From this perspective, one of the early papers in the adaptation literature posed a significant problem: Ades (1974) demonstrated that syllable-initial phonemes produced adaptation on syllable-initial test items (e.g., /bæ/ shifted identification of members of a /bæ/-/dæ/ continuum), and syllable-final phonemes produced adaptation on syllable-final test items (e.g., /æb/ shifted identification of members of an /æb/-/æd/ continuum), but there was no adaptation when adaptors and test syllables differed in position (e.g., /bae/ did not affect identification of /æb/-/æd/ test items). Samuel (1989) reported the same positional specificity for adaptation. BKA16 mentioned these two papers in their review of research that they saw as potentially problematic for their argument that phonemes are essential perceptual units, and the empirical portion of their paper was designed to demonstrate that adaptation actually does occur despite positional mismatching of the adaptors and test items.

Although there are of course variations across the many studies in the adaptation literature, there are certain procedures that are most common.
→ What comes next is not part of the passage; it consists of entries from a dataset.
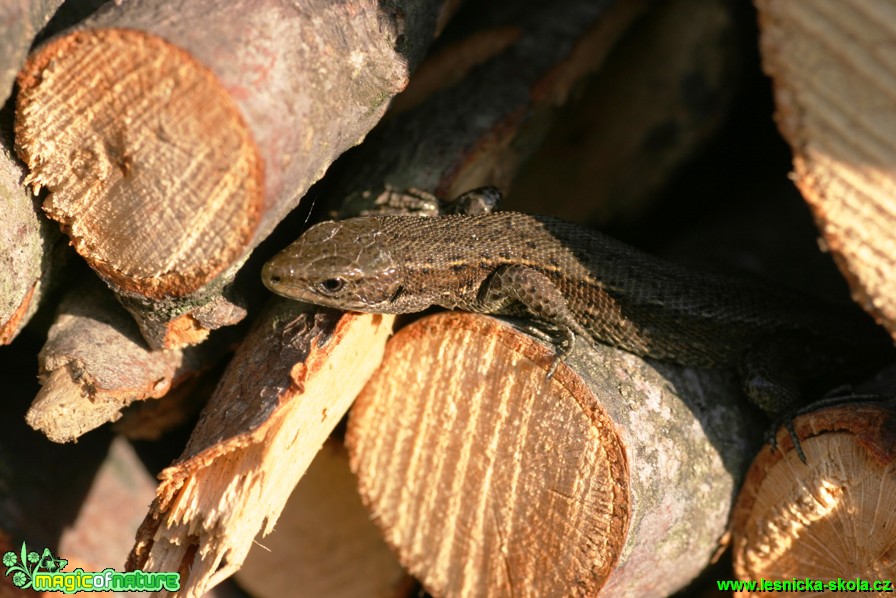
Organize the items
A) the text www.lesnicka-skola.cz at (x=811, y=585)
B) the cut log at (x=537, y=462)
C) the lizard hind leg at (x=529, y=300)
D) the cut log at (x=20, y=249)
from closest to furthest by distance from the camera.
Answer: the cut log at (x=20, y=249) < the text www.lesnicka-skola.cz at (x=811, y=585) < the cut log at (x=537, y=462) < the lizard hind leg at (x=529, y=300)

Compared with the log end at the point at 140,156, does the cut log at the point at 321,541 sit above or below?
below

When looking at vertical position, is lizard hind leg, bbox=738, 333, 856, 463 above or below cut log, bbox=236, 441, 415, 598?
above

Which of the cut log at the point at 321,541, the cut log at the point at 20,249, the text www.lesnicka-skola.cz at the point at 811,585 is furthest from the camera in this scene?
the cut log at the point at 321,541

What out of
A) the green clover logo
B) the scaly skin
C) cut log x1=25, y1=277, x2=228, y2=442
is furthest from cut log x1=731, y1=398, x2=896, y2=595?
the green clover logo

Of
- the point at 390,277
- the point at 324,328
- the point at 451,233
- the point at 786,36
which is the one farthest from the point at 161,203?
the point at 786,36

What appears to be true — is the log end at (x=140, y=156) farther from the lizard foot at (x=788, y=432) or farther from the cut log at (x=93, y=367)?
the lizard foot at (x=788, y=432)

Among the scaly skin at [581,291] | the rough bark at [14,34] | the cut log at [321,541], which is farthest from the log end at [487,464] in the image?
the rough bark at [14,34]

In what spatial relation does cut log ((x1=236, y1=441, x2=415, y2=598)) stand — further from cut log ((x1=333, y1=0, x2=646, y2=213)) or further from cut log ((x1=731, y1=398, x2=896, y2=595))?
cut log ((x1=731, y1=398, x2=896, y2=595))

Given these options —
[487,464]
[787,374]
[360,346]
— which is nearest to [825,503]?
[787,374]
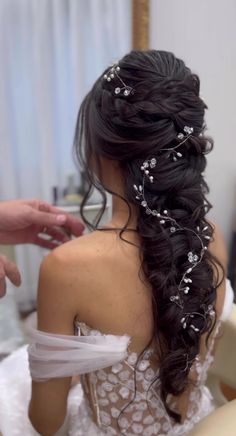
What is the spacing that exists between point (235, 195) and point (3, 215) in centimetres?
163

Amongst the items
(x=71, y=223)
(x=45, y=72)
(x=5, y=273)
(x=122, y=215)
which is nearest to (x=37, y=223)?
(x=71, y=223)

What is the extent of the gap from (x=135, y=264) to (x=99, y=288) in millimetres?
86

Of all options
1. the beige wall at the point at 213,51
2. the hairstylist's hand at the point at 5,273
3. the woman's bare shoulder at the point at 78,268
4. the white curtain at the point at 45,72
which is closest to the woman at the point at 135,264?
the woman's bare shoulder at the point at 78,268

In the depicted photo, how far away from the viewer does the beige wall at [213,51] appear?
2.09 meters

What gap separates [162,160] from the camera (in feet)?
2.59

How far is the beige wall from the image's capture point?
2.09 metres

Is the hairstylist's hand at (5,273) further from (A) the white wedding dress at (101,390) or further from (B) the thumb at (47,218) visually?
(B) the thumb at (47,218)

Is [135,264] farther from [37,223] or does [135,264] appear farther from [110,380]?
[37,223]

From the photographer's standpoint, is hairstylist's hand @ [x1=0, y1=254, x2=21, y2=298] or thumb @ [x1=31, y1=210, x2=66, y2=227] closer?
hairstylist's hand @ [x1=0, y1=254, x2=21, y2=298]

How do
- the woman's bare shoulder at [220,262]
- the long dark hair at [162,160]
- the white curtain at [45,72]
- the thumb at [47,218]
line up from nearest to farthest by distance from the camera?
the long dark hair at [162,160]
the woman's bare shoulder at [220,262]
the thumb at [47,218]
the white curtain at [45,72]

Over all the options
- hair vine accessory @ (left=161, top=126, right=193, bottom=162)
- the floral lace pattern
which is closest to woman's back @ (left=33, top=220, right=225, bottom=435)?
the floral lace pattern

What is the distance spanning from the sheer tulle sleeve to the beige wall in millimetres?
1725

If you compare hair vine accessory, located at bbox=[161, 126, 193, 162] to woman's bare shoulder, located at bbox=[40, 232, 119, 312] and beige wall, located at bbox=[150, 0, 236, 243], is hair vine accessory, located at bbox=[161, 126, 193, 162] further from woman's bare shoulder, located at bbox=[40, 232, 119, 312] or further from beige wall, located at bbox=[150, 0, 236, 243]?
beige wall, located at bbox=[150, 0, 236, 243]

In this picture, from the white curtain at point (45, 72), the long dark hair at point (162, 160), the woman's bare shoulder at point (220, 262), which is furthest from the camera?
the white curtain at point (45, 72)
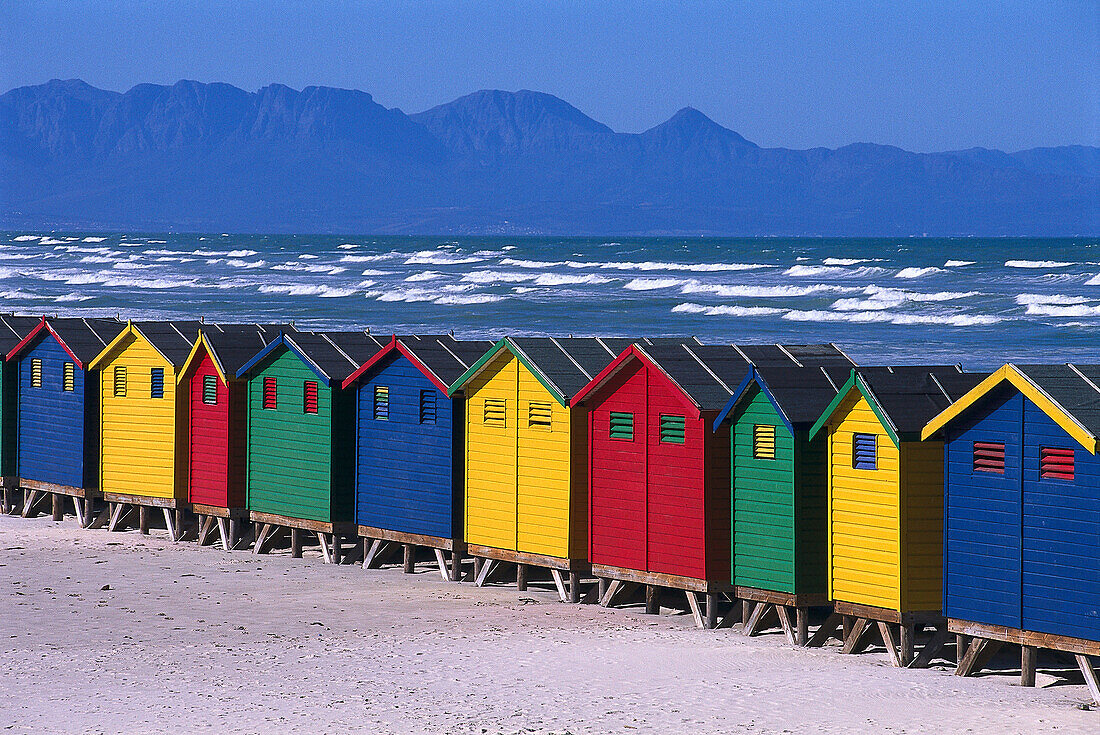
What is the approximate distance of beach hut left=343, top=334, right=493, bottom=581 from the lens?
23.0 metres

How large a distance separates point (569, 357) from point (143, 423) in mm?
8555

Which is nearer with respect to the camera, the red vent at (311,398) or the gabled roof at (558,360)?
the gabled roof at (558,360)

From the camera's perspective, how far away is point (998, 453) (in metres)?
16.9

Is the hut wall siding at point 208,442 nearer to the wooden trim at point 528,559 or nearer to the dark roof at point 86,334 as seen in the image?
the dark roof at point 86,334

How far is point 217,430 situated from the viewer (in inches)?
1035

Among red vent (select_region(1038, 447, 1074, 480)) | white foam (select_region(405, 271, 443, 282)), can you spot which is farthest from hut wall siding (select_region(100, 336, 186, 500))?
white foam (select_region(405, 271, 443, 282))

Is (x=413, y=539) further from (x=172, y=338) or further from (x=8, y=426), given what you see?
(x=8, y=426)

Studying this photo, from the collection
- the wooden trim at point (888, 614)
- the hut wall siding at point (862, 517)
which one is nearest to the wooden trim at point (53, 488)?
the hut wall siding at point (862, 517)

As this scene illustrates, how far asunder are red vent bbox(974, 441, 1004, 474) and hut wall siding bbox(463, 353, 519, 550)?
7.07m

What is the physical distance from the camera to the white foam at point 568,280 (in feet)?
378

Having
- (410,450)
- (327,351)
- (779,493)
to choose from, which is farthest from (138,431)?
(779,493)

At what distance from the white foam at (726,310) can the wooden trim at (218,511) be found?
62.3 metres

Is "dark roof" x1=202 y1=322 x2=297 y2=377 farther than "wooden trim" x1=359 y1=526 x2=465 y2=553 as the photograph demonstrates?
Yes

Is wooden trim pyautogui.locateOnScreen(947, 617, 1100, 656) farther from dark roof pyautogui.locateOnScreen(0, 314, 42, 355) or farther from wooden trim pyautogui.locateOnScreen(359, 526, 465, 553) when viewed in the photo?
dark roof pyautogui.locateOnScreen(0, 314, 42, 355)
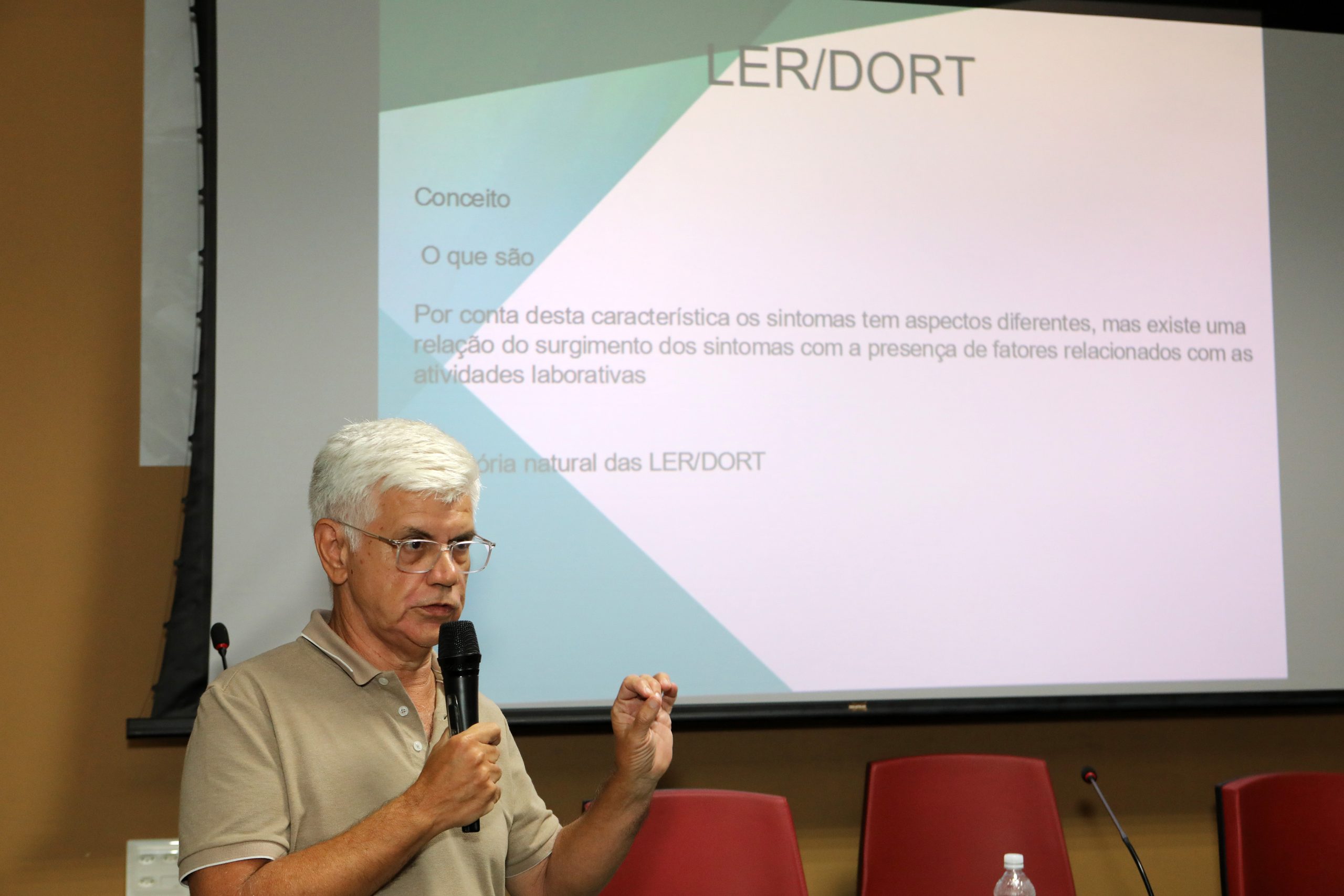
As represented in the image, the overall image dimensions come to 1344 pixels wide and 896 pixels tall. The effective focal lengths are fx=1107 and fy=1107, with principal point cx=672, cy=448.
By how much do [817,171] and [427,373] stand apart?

In a typical study, simple consonant-vowel or vowel-consonant stimuli serve as both the adaptors and the test items. Often there will be 6–8 test items that form a continuum (e.g., with a good “ba” at one end, and a good “da” at the other), and the adaptors are usually the continuum endpoints or stimuli chosen to have a particular relationship to them. For example, with a /ba/-/da/ test series, in addition to the endpoint /ba/ and /da/ sounds, adaptors could be /pa/ and /ta/, chosen to share the place of articulation difference of the endpoints, but to differ from them in voicing. Typically, an adaptation study includes 10–20 cycles, with each cycle including about 30–60 s of hearing a repeating adaptor followed by listeners identifying one randomization of the test continuum items. This procedure produces a psychometric function (the probability of identifying each continuum item as one of the two categories) for each adaptation condition. Often there is also a psychometric baseline function, based on identifying the test items before any adaptation occurs. Adaptation manifests as a shift of one psychometric function relative to another, usually with the largest shift near the middle of the continuum.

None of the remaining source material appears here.